• [Task]:
Convert the items below into a JSON list of strings, one string per line, leaving out blank lines.

• [Recorded information]:

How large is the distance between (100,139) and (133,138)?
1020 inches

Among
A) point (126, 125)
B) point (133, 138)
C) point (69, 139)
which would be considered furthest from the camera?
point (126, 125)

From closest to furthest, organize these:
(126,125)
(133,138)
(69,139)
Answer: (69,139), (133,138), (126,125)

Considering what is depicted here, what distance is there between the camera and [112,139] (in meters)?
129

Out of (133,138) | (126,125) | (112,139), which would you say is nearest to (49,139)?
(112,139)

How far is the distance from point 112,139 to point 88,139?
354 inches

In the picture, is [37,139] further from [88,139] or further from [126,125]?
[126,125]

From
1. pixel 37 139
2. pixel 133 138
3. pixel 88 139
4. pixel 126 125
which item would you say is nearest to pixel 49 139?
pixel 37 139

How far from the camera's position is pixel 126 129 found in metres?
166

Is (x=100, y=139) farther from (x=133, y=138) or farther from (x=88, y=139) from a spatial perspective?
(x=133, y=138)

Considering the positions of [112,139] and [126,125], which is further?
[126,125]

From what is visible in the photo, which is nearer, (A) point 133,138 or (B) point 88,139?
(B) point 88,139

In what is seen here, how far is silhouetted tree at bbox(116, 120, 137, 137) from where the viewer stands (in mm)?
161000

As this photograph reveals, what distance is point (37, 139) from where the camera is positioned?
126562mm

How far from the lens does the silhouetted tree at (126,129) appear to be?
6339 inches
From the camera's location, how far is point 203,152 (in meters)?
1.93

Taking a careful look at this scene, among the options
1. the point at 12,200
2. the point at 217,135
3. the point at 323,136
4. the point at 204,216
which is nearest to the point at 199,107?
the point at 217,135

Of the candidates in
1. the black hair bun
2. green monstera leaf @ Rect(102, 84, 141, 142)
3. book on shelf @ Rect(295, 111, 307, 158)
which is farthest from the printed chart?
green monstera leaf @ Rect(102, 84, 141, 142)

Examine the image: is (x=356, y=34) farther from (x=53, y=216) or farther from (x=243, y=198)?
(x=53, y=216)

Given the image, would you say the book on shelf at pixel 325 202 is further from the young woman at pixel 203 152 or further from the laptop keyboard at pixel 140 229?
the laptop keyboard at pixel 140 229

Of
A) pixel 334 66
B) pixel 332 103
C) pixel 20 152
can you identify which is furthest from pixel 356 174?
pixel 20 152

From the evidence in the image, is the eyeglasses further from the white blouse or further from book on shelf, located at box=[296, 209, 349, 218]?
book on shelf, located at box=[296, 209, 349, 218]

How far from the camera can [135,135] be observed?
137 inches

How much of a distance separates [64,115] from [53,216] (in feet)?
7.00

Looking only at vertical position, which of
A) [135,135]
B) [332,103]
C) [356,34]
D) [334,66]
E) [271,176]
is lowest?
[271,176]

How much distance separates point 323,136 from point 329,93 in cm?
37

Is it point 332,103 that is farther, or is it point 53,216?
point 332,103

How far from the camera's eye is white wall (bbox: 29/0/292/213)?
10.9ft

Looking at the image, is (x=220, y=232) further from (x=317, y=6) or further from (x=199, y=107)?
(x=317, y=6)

• [Written solution]:
[
  "How large is the distance between (100,139) and (133,138)?",
  "1020 inches",
  "Among",
  "A) point (126, 125)",
  "B) point (133, 138)",
  "C) point (69, 139)",
  "which would be considered furthest from the camera?",
  "point (126, 125)",
  "From closest to furthest, organize these:",
  "(126,125)",
  "(133,138)",
  "(69,139)",
  "Answer: (69,139), (133,138), (126,125)",
  "Considering what is depicted here, what distance is there between the camera and [112,139] (in meters)?",
  "129",
  "Out of (133,138) | (126,125) | (112,139), which would you say is nearest to (49,139)?",
  "(112,139)",
  "How far is the distance from point 112,139 to point 88,139?",
  "354 inches",
  "In the picture, is [37,139] further from [88,139] or further from [126,125]?",
  "[126,125]",
  "From",
  "1. pixel 37 139",
  "2. pixel 133 138",
  "3. pixel 88 139",
  "4. pixel 126 125",
  "which item would you say is nearest to pixel 49 139?",
  "pixel 37 139",
  "How far from the camera's position is pixel 126 129 found in metres?",
  "166",
  "Is (x=100, y=139) farther from (x=133, y=138) or farther from (x=88, y=139) from a spatial perspective?",
  "(x=133, y=138)",
  "Considering the positions of [112,139] and [126,125], which is further?",
  "[126,125]",
  "From what is visible in the photo, which is nearer, (A) point 133,138 or (B) point 88,139?",
  "(B) point 88,139",
  "In what is seen here, how far is silhouetted tree at bbox(116, 120, 137, 137) from where the viewer stands (in mm)?",
  "161000",
  "As this photograph reveals, what distance is point (37, 139) from where the camera is positioned?",
  "126562mm",
  "How far from the lens does the silhouetted tree at (126,129) appear to be?",
  "6339 inches",
  "From the camera's location, how far is point 203,152 (in meters)?",
  "1.93",
  "Taking a careful look at this scene, among the options",
  "1. the point at 12,200",
  "2. the point at 217,135",
  "3. the point at 323,136",
  "4. the point at 204,216",
  "which is nearest to the point at 199,107?",
  "the point at 217,135",
  "Of the candidates in",
  "1. the black hair bun",
  "2. green monstera leaf @ Rect(102, 84, 141, 142)",
  "3. book on shelf @ Rect(295, 111, 307, 158)",
  "which is farthest from the printed chart?",
  "green monstera leaf @ Rect(102, 84, 141, 142)",
  "Examine the image: is (x=356, y=34) farther from (x=53, y=216) or farther from (x=243, y=198)?",
  "(x=53, y=216)",
  "Given the image, would you say the book on shelf at pixel 325 202 is further from the young woman at pixel 203 152 or further from the laptop keyboard at pixel 140 229?",
  "the laptop keyboard at pixel 140 229",
  "Of",
  "A) pixel 334 66",
  "B) pixel 332 103",
  "C) pixel 20 152",
  "can you identify which is furthest from pixel 356 174?",
  "pixel 20 152",
  "From the evidence in the image, is the eyeglasses further from the white blouse or further from book on shelf, located at box=[296, 209, 349, 218]?",
  "book on shelf, located at box=[296, 209, 349, 218]",
  "How far from the camera can [135,135] be observed?",
  "137 inches",
  "How much of a distance separates [64,115] from [53,216] (in feet)?",
  "7.00",
  "Looking only at vertical position, which of",
  "A) [135,135]",
  "B) [332,103]",
  "C) [356,34]",
  "D) [334,66]",
  "E) [271,176]",
  "is lowest?",
  "[271,176]",
  "How much distance separates point 323,136 from point 329,93 in cm?",
  "37",
  "Is it point 332,103 that is farther, or is it point 53,216?",
  "point 332,103",
  "How far from the camera's eye is white wall (bbox: 29/0/292/213)?",
  "10.9ft",
  "Looking at the image, is (x=220, y=232) further from (x=317, y=6) or further from (x=199, y=107)?",
  "(x=317, y=6)"
]